- Die Aufgabe -
Ersetze im Text über Fährverkehr und Hilfe auf Vanuatu „Fracht“ durch „Waren“ und gib den Abschnitt wieder, der mit den Worten „Wie sieht es“ beginnt und nach „ihre Hilfe zugesagt.“ endet.

- Vorliegender Text -

▼

Wie sieht es mit dem Fährverkehr aus? Auf Vanuatu leben die meisten Menschen als Bauern von der Hand in den Mund. Es gibt keinen regen Handel zwischen den Inseln. „Da sind 20, 25 Meter lange Boot unterwegs, die befördern Fracht und Menschen“, sagt der deutsche Honorarkonsul in Vanuatu, Jörg Michael Schwartze.

„Die Fahrten dauern oft ein, zwei Tage.“ Wer kann jetzt am besten helfen? Marineschiffe aus Australien, Neuseeland und Frankreich. Frankreichs Überseegebiet Neukaledonien liegt am nächsten an Vanuatu, auf halbem Weg zwischen Brisbane und Port Vila. Die Marine hat dort Schiffe, Flugzeuge und Hubschrauber und ihre Hilfe zugesagt.

100 000 Menschen obdachlos

Mit wie vielen Hilfsbedürftigen rechnen die Nothelfer? Mangels Kommunikation ist das noch immer nicht zu sagen. Sie gehen davon aus, dass die Inseln Tanna und Erromango südlich von Port Vila am schlimmsten betroffen sind, mit gut 30 000 Einwohnern. Oxfam fürchtet, dass 100 000 Menschen obdachlos sein könnten.

▲

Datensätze
▼

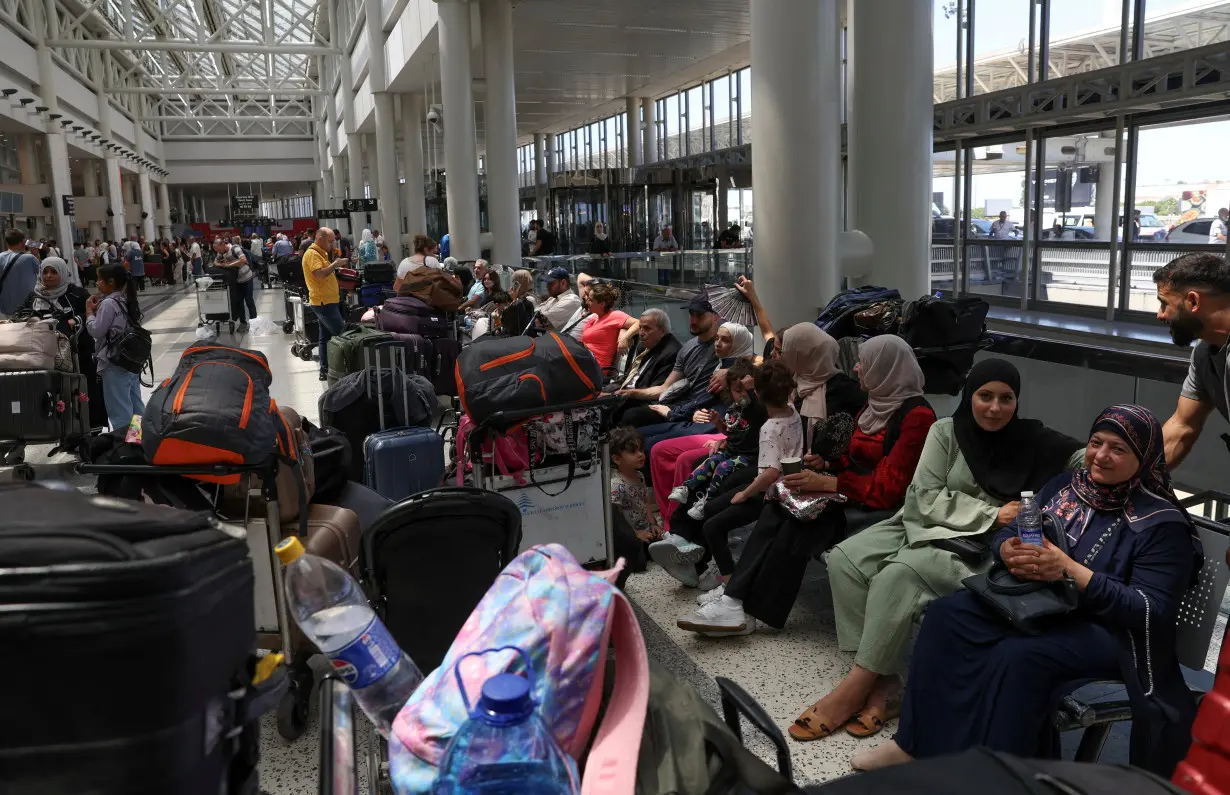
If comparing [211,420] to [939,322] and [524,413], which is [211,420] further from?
[939,322]

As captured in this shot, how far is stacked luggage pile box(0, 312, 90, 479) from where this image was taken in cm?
671

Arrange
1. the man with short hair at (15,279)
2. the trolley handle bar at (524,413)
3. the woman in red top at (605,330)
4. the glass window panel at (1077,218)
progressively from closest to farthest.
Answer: the trolley handle bar at (524,413) < the woman in red top at (605,330) < the man with short hair at (15,279) < the glass window panel at (1077,218)

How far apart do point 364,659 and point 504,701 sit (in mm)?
426

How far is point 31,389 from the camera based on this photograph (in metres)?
6.74

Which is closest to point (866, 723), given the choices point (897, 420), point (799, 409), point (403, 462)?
point (897, 420)

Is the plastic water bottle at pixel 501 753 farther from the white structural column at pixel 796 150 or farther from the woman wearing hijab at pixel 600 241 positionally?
the woman wearing hijab at pixel 600 241

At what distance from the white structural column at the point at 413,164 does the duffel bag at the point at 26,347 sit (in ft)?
67.6

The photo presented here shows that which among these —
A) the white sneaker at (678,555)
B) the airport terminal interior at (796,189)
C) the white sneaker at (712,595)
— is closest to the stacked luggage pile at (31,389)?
the airport terminal interior at (796,189)

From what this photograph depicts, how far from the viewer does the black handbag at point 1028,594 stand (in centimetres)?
268

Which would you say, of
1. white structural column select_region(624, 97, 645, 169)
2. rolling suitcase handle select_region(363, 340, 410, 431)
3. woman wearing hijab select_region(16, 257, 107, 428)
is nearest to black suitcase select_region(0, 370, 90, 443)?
woman wearing hijab select_region(16, 257, 107, 428)

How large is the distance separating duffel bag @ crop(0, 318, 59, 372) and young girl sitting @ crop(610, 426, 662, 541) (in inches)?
177

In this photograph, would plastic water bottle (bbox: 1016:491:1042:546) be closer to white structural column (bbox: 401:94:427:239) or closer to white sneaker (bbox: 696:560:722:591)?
white sneaker (bbox: 696:560:722:591)

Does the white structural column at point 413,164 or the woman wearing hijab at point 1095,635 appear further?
the white structural column at point 413,164

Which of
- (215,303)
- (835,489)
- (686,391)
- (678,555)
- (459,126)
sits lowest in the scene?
(678,555)
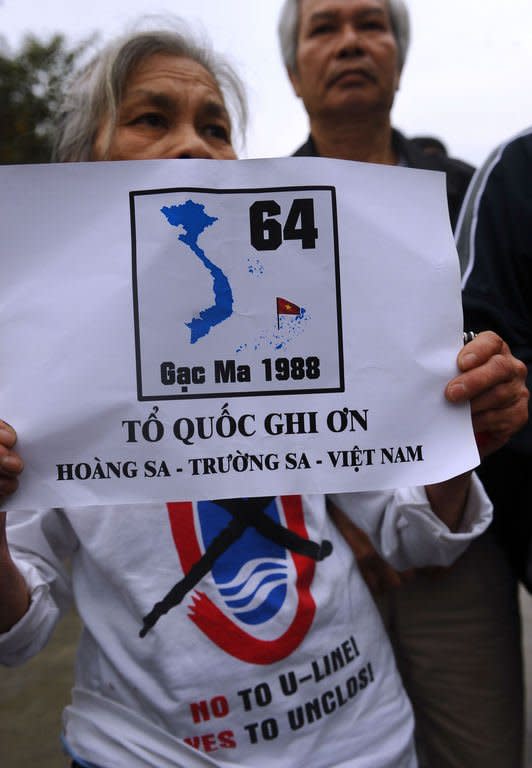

▲

- Schriftliche Lösung -
Wie sieht es mit dem Fährverkehr aus? Auf Vanuatu leben die meisten Menschen als Bauern von der Hand in den Mund. Es gibt keinen regen Handel zwischen den Inseln. „Da sind 20, 25 Meter lange Boot unterwegs, die befördern Waren und Menschen“, sagt der deutsche Honorarkonsul in Vanuatu, Jörg Michael Schwartze.

„Die Fahrten dauern oft ein, zwei Tage.“ Wer kann jetzt am besten helfen? Marineschiffe aus Australien, Neuseeland und Frankreich. Frankreichs Überseegebiet Neukaledonien liegt am nächsten an Vanuatu, auf halbem Weg zwischen Brisbane und Port Vila. Die Marine hat dort Schiffe, Flugzeuge und Hubschrauber und ihre Hilfe zugesagt.